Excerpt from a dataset
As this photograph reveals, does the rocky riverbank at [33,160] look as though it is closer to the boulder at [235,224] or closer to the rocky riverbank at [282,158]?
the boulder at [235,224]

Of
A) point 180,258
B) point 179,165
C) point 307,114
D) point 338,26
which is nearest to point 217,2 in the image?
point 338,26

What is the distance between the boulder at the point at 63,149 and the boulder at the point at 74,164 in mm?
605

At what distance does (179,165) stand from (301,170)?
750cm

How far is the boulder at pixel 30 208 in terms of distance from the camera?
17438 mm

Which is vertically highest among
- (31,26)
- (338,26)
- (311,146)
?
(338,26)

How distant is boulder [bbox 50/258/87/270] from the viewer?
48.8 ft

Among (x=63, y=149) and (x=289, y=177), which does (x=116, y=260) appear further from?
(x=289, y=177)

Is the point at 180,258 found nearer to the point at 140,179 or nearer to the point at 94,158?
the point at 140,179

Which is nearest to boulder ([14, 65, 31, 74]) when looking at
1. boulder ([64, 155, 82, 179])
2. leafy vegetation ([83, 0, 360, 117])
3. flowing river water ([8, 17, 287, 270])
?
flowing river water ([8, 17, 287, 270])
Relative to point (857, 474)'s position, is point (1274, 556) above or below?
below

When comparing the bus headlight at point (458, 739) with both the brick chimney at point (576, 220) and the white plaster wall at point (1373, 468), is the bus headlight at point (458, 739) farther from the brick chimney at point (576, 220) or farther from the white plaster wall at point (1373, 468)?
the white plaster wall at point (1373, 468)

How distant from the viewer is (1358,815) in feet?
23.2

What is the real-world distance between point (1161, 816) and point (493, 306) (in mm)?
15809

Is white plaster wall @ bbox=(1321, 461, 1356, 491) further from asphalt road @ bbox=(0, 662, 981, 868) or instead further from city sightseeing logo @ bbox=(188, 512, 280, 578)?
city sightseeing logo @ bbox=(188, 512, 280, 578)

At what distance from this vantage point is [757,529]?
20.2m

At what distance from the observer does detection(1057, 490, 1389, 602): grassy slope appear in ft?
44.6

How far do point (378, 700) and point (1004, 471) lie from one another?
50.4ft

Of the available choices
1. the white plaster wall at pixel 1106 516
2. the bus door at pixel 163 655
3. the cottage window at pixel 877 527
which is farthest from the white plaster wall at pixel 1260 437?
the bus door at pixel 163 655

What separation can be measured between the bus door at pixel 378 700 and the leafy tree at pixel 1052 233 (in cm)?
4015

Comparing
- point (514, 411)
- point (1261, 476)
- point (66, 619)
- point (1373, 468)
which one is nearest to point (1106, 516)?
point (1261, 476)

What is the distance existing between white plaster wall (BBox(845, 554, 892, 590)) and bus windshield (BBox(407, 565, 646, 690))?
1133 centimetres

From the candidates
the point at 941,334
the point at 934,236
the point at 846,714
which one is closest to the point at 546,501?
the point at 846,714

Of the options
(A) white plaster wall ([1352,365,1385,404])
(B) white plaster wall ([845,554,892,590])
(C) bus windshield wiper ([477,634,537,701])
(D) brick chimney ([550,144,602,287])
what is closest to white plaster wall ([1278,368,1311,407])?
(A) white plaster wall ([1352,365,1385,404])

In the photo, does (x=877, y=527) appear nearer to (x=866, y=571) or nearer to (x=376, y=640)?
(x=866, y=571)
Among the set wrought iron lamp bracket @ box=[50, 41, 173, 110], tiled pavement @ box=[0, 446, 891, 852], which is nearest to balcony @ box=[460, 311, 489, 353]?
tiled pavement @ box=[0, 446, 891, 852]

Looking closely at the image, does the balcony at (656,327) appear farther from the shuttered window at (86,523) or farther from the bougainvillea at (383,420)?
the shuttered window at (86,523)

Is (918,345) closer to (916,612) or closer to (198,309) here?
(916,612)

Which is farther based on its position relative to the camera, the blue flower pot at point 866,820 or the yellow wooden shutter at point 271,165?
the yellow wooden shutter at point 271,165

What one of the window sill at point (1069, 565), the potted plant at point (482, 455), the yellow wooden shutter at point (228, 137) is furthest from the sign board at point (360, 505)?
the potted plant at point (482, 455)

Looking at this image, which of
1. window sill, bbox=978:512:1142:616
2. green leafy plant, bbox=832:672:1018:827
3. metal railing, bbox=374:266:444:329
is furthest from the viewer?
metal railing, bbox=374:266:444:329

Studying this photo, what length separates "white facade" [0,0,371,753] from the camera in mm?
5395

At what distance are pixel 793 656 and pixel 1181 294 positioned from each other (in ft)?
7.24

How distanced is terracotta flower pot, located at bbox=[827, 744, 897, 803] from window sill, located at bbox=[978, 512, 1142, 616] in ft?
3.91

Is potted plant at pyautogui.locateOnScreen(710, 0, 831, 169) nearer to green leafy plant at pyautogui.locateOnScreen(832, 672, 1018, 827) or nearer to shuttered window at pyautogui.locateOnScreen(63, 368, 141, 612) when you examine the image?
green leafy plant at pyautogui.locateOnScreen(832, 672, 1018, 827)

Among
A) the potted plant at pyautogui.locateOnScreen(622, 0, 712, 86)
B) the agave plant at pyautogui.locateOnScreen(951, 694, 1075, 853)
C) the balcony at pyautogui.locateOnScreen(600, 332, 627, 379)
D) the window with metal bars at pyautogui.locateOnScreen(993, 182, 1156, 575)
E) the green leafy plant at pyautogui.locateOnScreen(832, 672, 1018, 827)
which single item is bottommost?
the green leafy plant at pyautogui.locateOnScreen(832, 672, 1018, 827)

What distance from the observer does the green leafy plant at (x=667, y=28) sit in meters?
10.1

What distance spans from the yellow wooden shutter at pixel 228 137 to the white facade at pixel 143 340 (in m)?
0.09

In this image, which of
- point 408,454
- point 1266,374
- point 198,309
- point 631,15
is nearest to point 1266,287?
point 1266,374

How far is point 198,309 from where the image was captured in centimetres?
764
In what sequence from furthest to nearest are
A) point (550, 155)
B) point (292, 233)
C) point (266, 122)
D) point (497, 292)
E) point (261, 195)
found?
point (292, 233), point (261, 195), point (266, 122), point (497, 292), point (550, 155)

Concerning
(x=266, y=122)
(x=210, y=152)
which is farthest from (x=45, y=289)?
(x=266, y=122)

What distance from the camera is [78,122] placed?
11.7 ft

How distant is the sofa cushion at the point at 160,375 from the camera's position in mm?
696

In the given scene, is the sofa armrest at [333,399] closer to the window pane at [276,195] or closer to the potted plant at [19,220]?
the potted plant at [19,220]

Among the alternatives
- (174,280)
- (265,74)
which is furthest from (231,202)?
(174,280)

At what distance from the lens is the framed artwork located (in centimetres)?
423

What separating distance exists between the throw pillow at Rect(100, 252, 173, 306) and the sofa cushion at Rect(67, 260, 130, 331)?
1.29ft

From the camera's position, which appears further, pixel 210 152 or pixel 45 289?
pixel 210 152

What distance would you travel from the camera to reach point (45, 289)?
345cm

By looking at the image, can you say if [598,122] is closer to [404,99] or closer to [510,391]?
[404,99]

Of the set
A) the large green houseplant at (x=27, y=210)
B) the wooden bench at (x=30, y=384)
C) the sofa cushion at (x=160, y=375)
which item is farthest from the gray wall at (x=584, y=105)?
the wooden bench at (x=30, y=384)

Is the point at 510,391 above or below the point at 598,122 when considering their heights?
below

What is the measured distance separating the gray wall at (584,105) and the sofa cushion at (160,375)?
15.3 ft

**What to do:** Transcribe only the trailing portion of the entries above: the line that contains "How distant is the" and each line after it.

**Task solution:**
How distant is the sofa cushion at the point at 160,375 from the camera's position in mm?
696

In the given scene, is the sofa armrest at [333,399] closer to the window pane at [276,195] or closer to the potted plant at [19,220]?
the potted plant at [19,220]

Among the alternatives
- (174,280)
- (265,74)
which is furthest from (231,202)?
(174,280)

At what distance from the lens is the framed artwork located (in centimetres)?
423

What separating distance exists between the throw pillow at Rect(100, 252, 173, 306) and the sofa cushion at Rect(67, 260, 130, 331)?
1.29ft

From the camera's position, which appears further, pixel 210 152 or pixel 45 289?
pixel 210 152

What distance would you travel from the camera to reach point (45, 289)?
345cm

By looking at the image, can you say if [598,122] is closer to [404,99] or closer to [510,391]?
[404,99]

Of the set
A) the large green houseplant at (x=27, y=210)
B) the wooden bench at (x=30, y=384)
C) the sofa cushion at (x=160, y=375)
which item is farthest from the gray wall at (x=584, y=105)?
the wooden bench at (x=30, y=384)

Is the point at 510,391 above or below the point at 598,122 when considering their heights?
below

What is the measured distance separating the gray wall at (584,105) and the sofa cushion at (160,375)?
15.3 ft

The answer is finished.